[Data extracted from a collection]
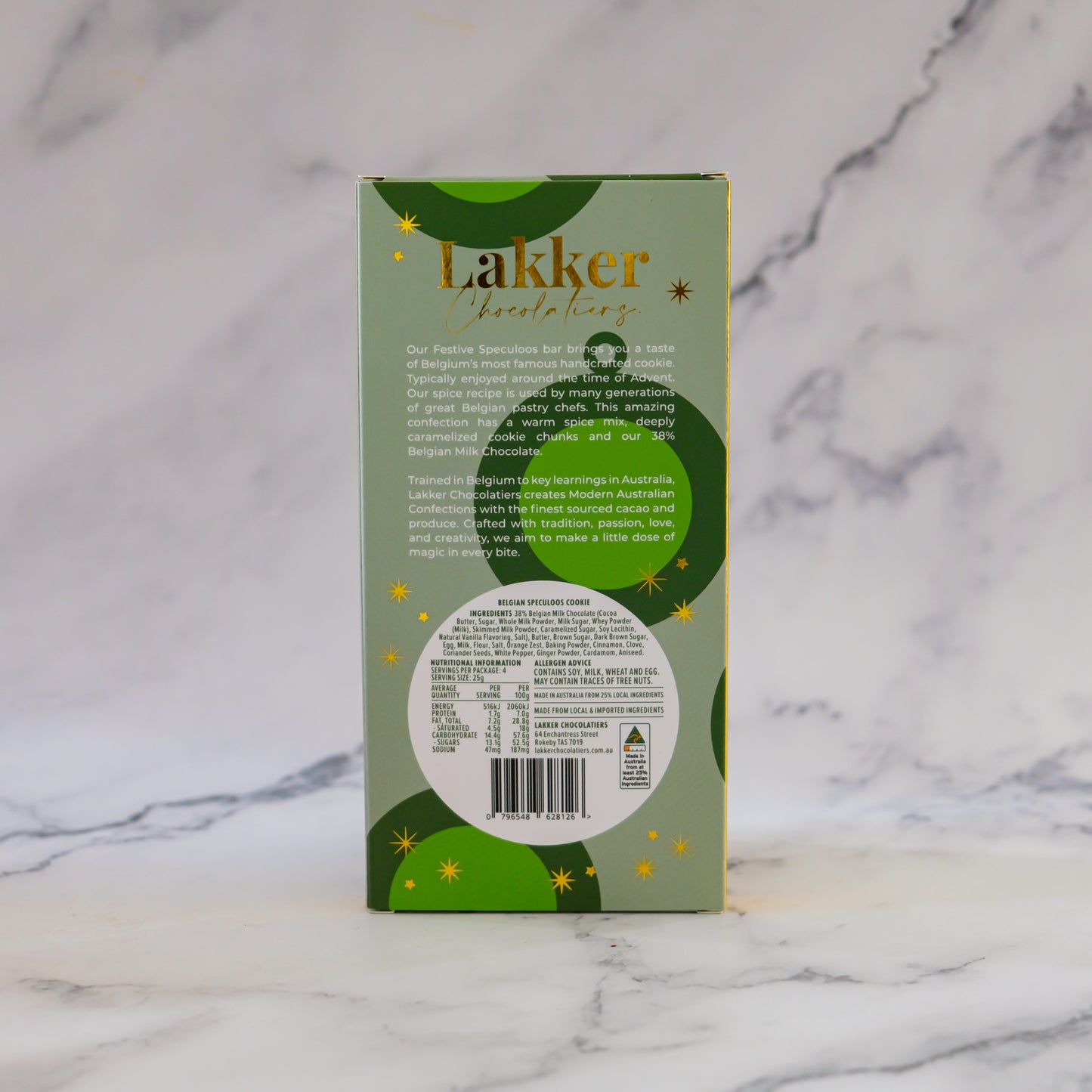 Milk Chocolate Belgian Speculoos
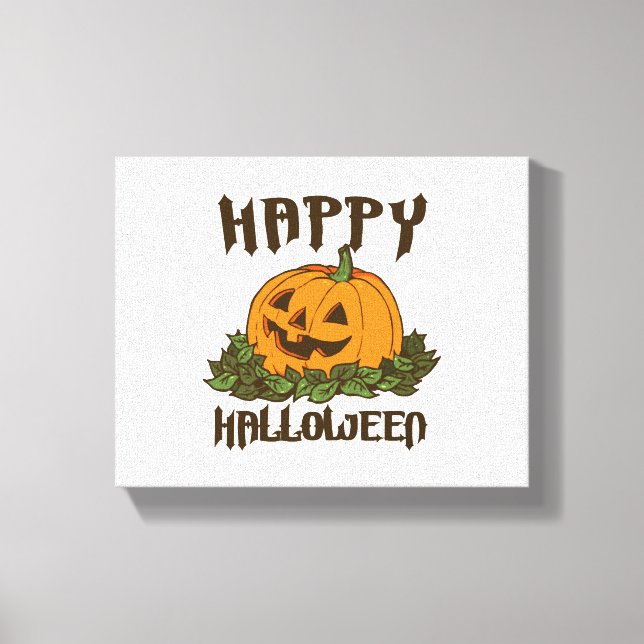 Happy Halloween Funny Halloween Costume Canvas Print (Front)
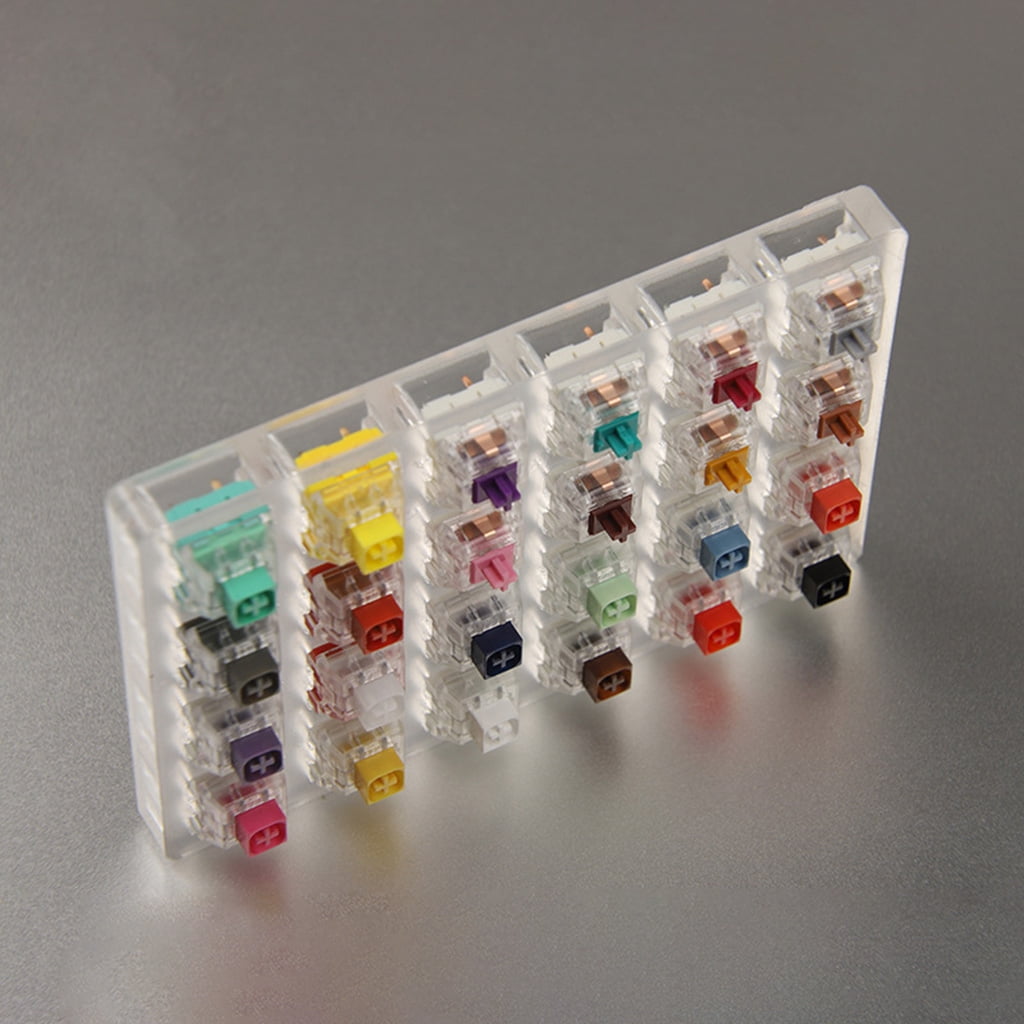 Cherry MX Switch Tester Switch Sampler Mechanical Keyboards Kailh Box 24-Key Switch Testing Tool, with acrylic base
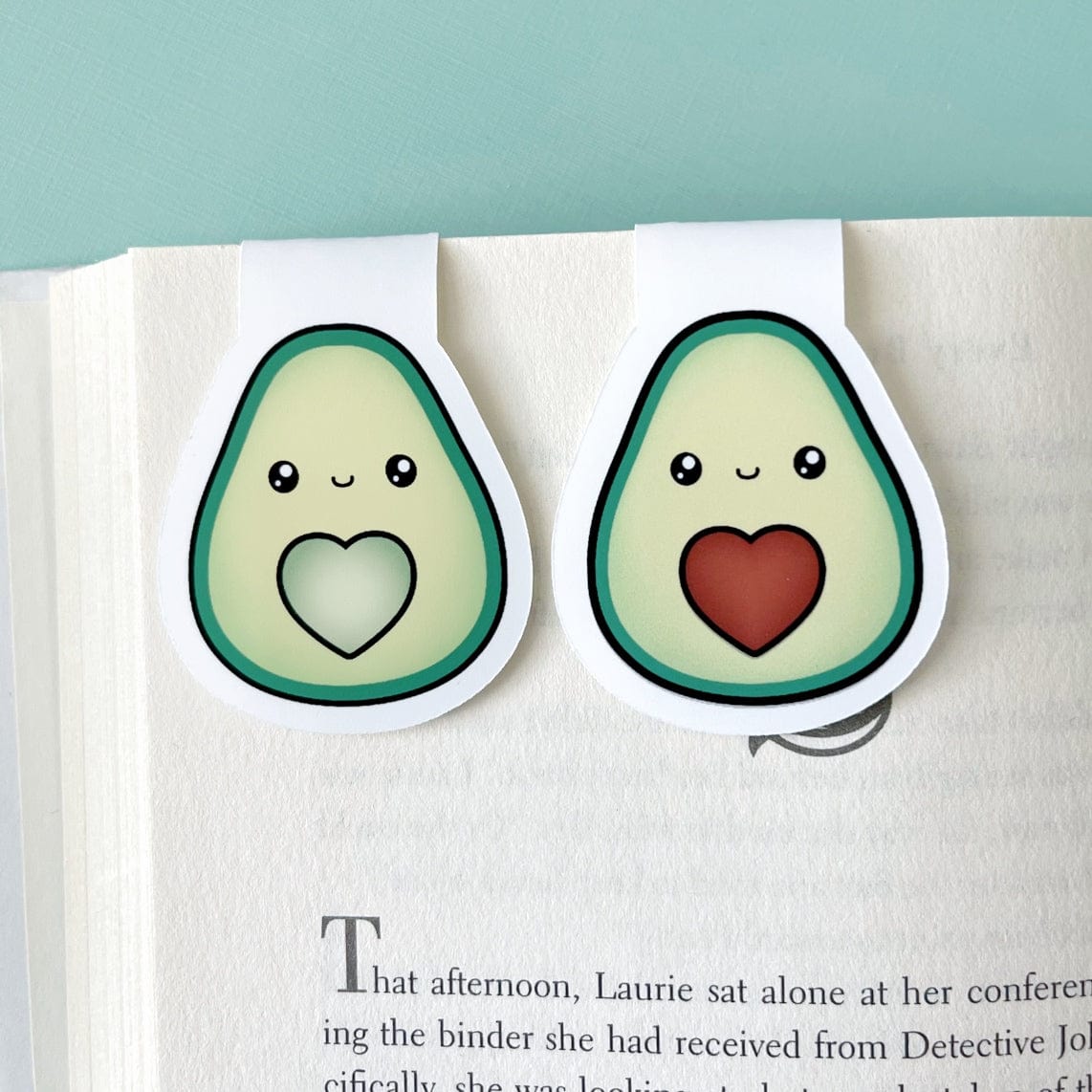 Avocado Bookmark Buddies Magnetic Bookmark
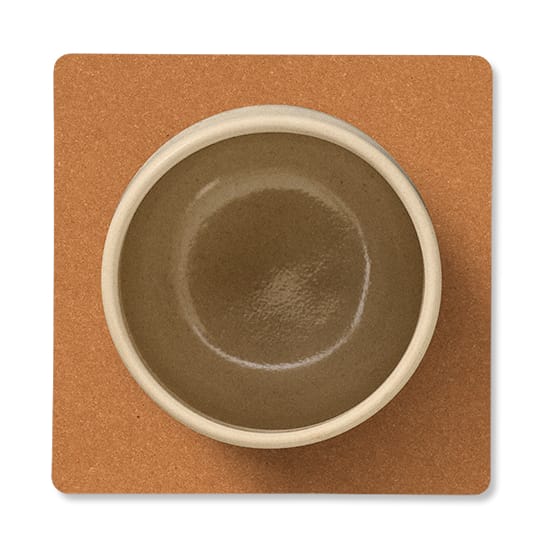 Posavasos Core cuadrado, Flecked naturale LIND DNA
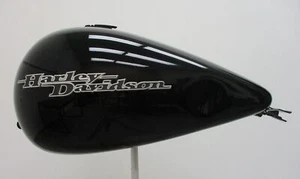 Harley Davidson OEM Fuel Tank Vivid Black with Pinstripe 61356-08 - Picture 1 of 9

**PROBLEM DESCRIPTION**
Each record above needs to be retyped exactly, without any pictures.

**ANSWER SECTION**
 Milk Chocolate Belgian Speculoos
 Happy Halloween Funny Halloween Costume Canvas Print (Front)
 Cherry MX Switch Tester Switch Sampler Mechanical Keyboards Kailh Box 24-Key Switch Testing Tool, with acrylic base
 Avocado Bookmark Buddies Magnetic Bookmark
 Posavasos Core cuadrado, Flecked naturale LIND DNA
 Harley Davidson OEM Fuel Tank Vivid Black with Pinstripe 61356-08 - Picture 1 of 9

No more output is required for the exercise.